Monday, December 2, 2013
Moneyball was, of course, about a kind of personnel selection process, albeit in the exotic universe of picking baseball players, so it's not surprising that "big data" has continued to develop in the employment setting. If you haven't been following this stuff, a good place to start is a recent article in the Atlantic, They're Watching You at Work.
As the scare title suggests, some of the developments continue the seemingly inexorable erosion of employee privacy. For example, electronic "badges" that collect data on employee interactions at a pretty deep level -- length, tone of voice, how much people interrupt, demonstration of empathy, etc. Team performance, apparently, can be predicted to a remarkable degree merely by the number of exchanges. And more refined data can identify "charismatic connectors" (maybe we used to call them "supervisors"?).
But privacy issues aside, Big Data has the potential to shift the criteria by which employers hire, and maybe not in obvious ways. One company thinks "one solid predictor of strong coding is an affinity for a particular Japanese manga site." And another uses video games (Wasabi Waiter, for one) "to suss out human potential." You might want to rethink telling Junior to put the iPad down and pick up a book.
Of course, in one way we've been here before, as the article stresses. "Scientific" human resources is not new, but this time, unlike prior fads, the approaches may in fact be scientific. In other words, the terabytes of data now available may allow a present day employer to have far more confidence that a successful Wasabi Waiter player will perform well on the job than an employer in the past could have expected from someone who passed the Wonderlic test with flying scores.
If so, we may see massive changes in the way employees are selected and rewarded, and not so very far in the future.

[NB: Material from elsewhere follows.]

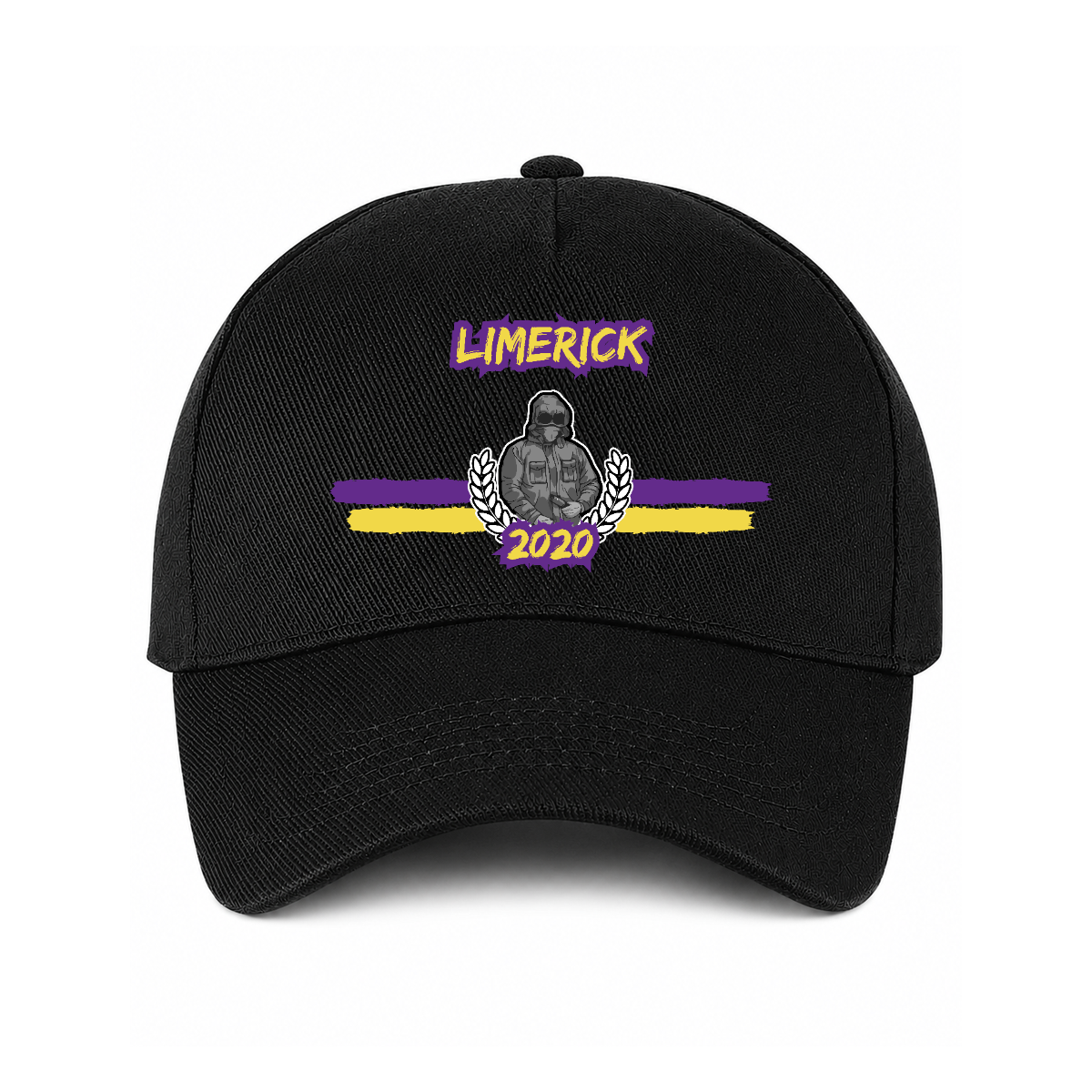 Limerick 2020 Football Cap by Ultras Culture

Not all of which may be bad: the article stresses that such techniques may ameliorate the discriminatory effects of cognitive bias and the inequality concerns with current use of university/GPA as rough screens for probable performance.
But the legal implications remain to be worked out. We may be looking at yet another round of testing litigation, although this time the "test" being challenged might be Wasabi Waiter. (Oh, if you're wondering, the goal is to deliver the right sushi order to the right customer in an increasingly crowded restaurant.)
I don't really know enough to assess this brave new world, and I do well recall that earlier "advancements" promised similar results with very little success. Still, it's something to keep an eye on.
Hat tip to Liz Tippett for sending me the article.